Aside from such stilted dialogue and orotund thoughts recorded by the omniscient narrator, “The Golden Calves” is a deft and intricately plotted story of chicanery, intrigue, revenge and self-interest, played out within the walls of an institution uncannily like the Museum of the City of New York, a repository for the heirlooms and artifacts chronicling the history of Manhattan.

As president of that museum, Auchincloss is in a uniquely wonderful position to invent its fictional clone, not only using his own broad knowledge of Americana but his familiarity with the variety of people who are the providers, guardians and caretakers of that heritage.

Though not every object in either the real or imaginary museum is impeccably authentic, there’s no doubt that every character has a counterpart in life. Miss Evelyn Speddon, whose will stipulates that her vast but uneven collection must be kept forever on permanent display at the museum, is representative of the conservative Old Guard, while Mark Addams, the ambitious acting director who envisions popular ‘megashows,’ makes a deviously clever Young Turk.

SOURCE DATA —

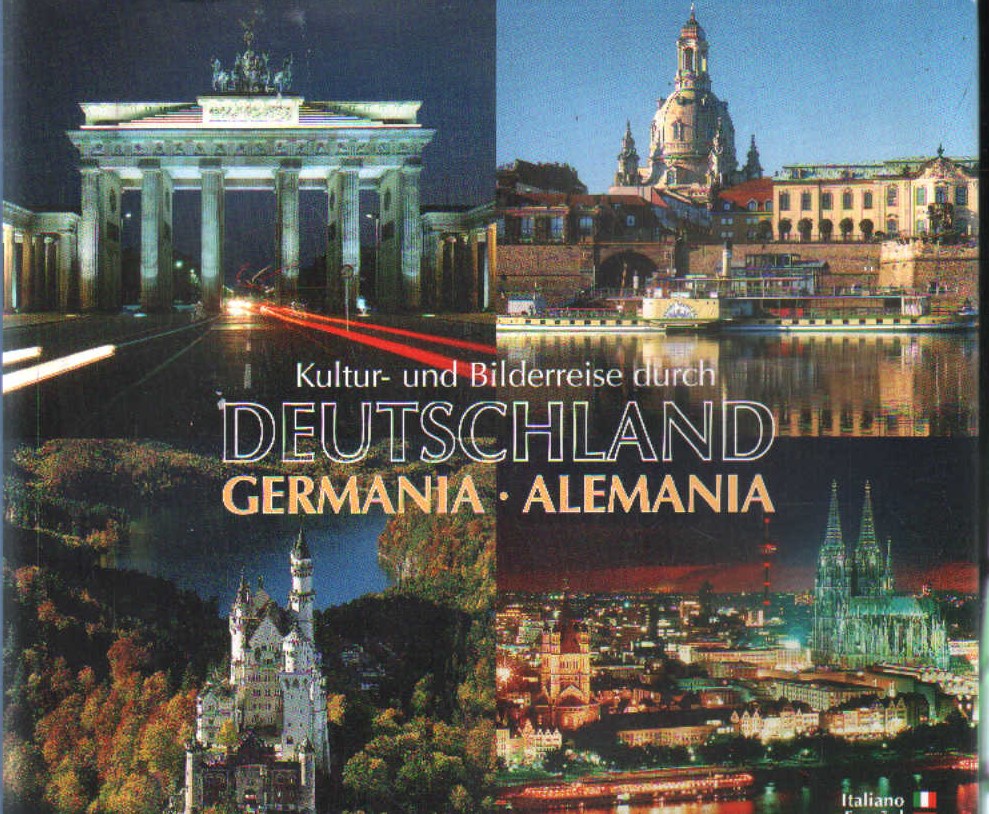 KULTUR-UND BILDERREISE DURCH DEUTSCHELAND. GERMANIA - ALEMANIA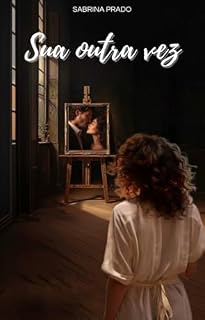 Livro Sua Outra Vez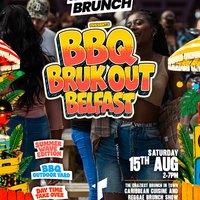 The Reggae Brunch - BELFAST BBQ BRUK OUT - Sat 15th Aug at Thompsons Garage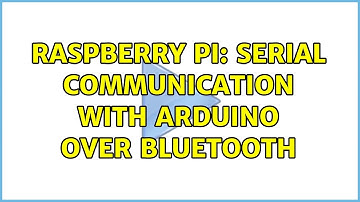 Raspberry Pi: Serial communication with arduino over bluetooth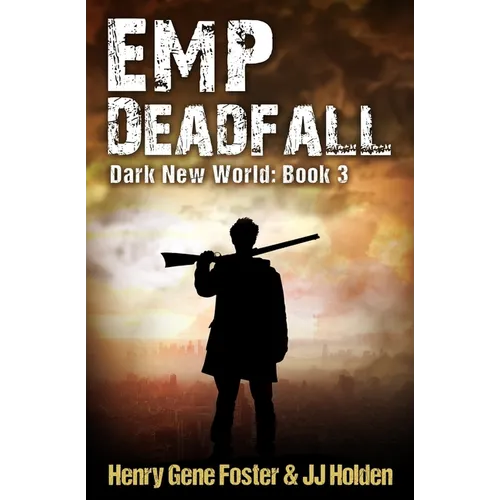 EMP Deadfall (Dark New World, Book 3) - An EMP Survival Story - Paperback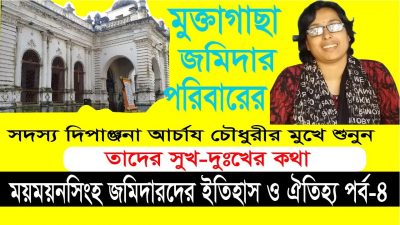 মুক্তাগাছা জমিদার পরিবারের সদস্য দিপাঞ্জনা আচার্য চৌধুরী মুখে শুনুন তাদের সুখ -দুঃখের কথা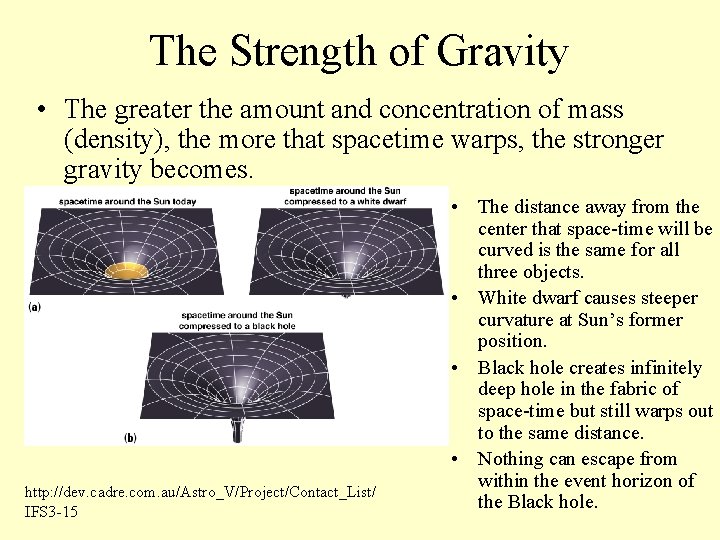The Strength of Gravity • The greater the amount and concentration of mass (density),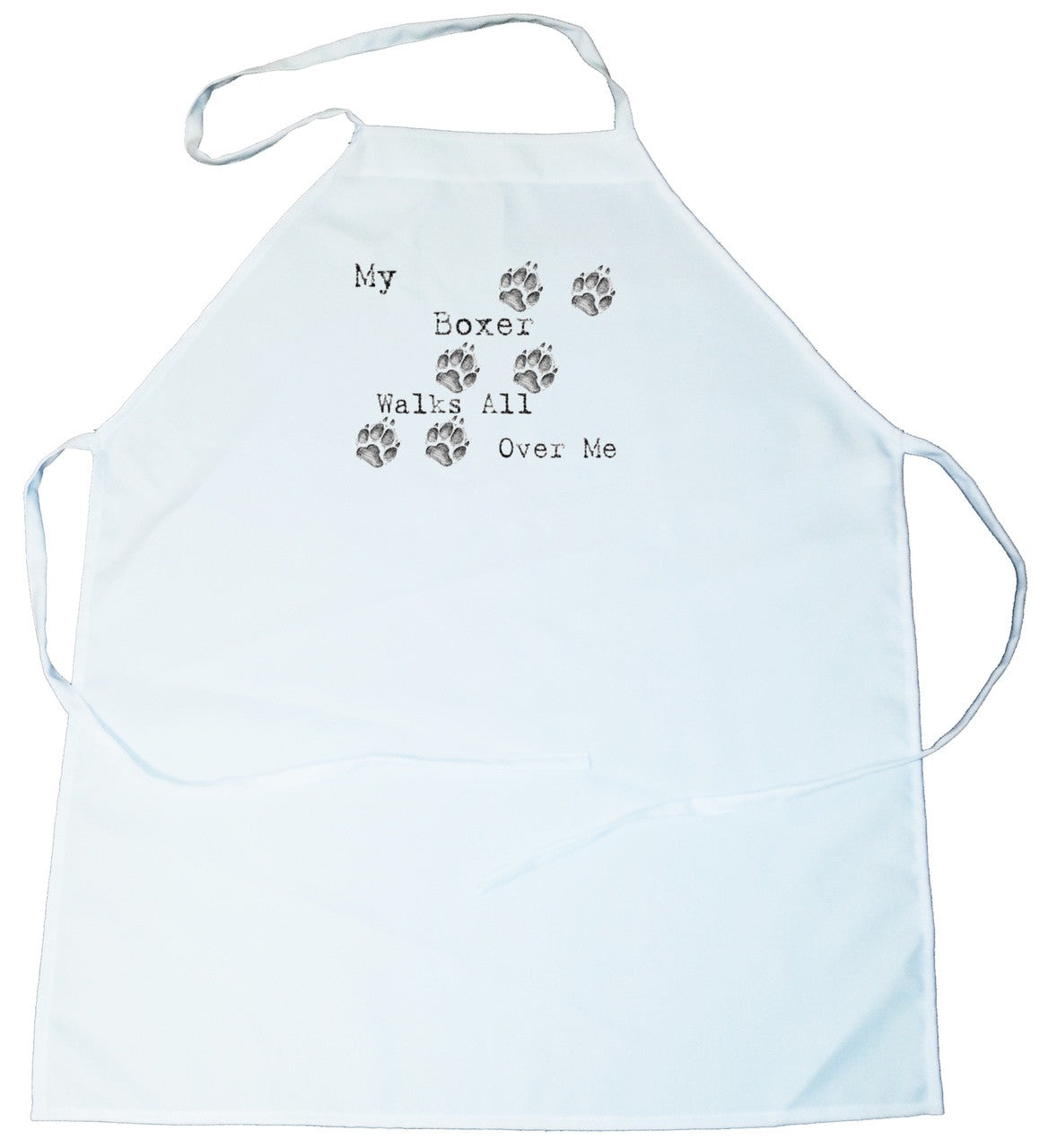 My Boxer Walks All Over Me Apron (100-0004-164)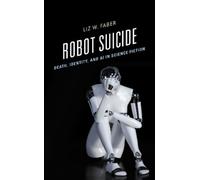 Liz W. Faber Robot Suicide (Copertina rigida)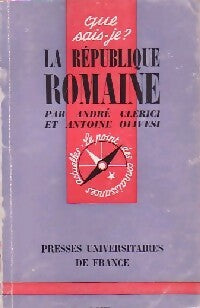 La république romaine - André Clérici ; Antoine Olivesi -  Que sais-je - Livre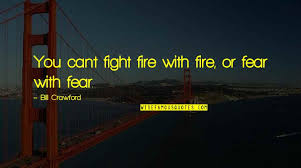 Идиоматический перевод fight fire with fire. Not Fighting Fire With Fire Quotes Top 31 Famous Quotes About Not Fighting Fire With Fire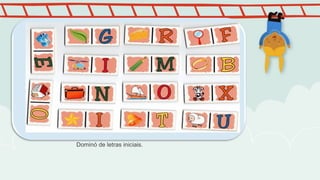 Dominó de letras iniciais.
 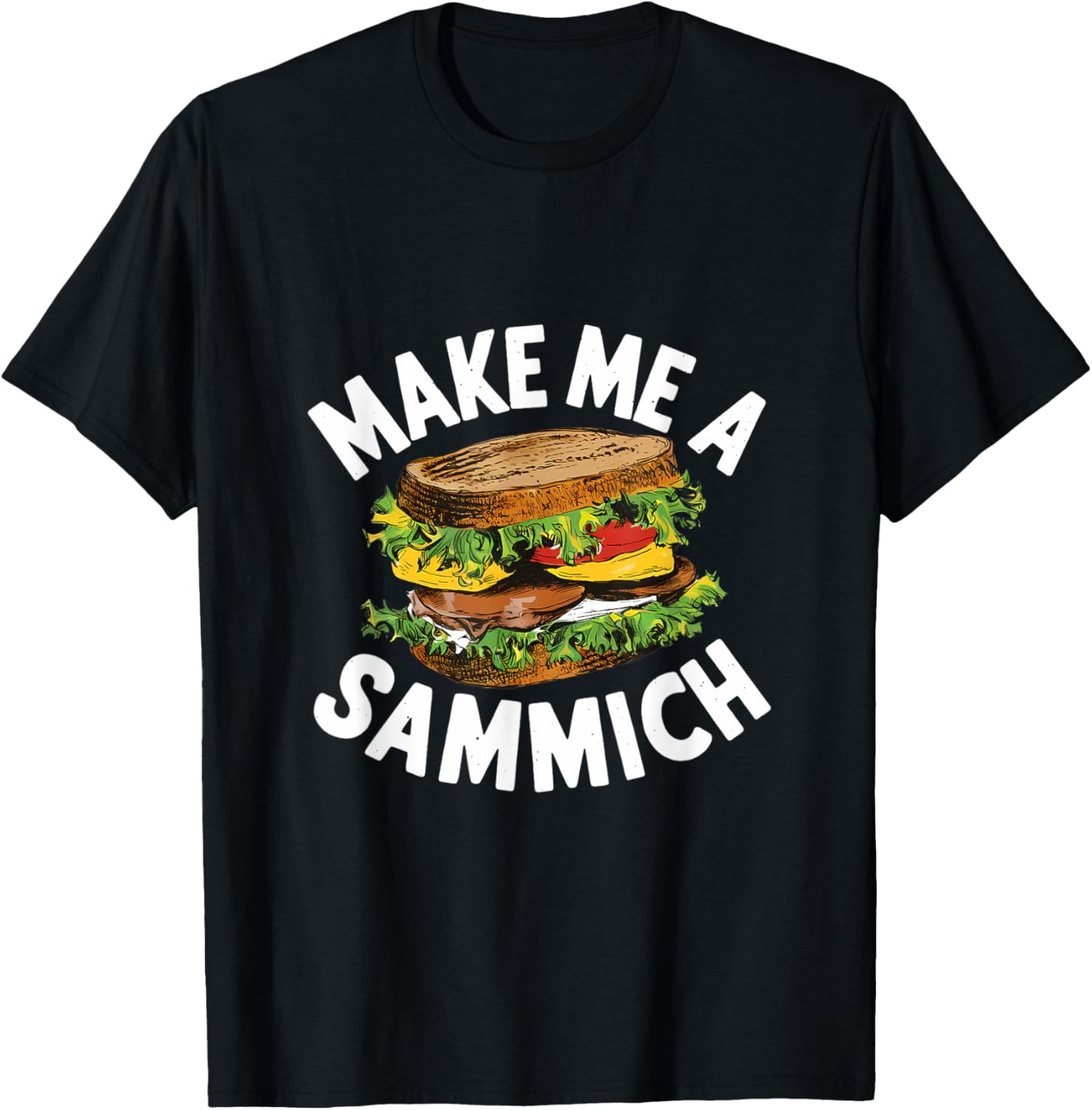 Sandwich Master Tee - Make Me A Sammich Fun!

REQUIRED ACTION — Please pick up the passage on "The Golden Calves" and continue it from its last sentence, not from the entries.

TASK RESULT —
Sidney Claverack is appropriately villainous as the chairman of the board and Peter Hewlett is a deadly accurate portrait of the collector too aesthetic and unprincipled for his own or anyone else’s good. Of them all, only Anita Vogel, the somewhat wan heroine, seems neglected by the author, who saves his best lines for the most ruthless actors in this melodrama about the complex connections linking art, avarice, altruism and ambition.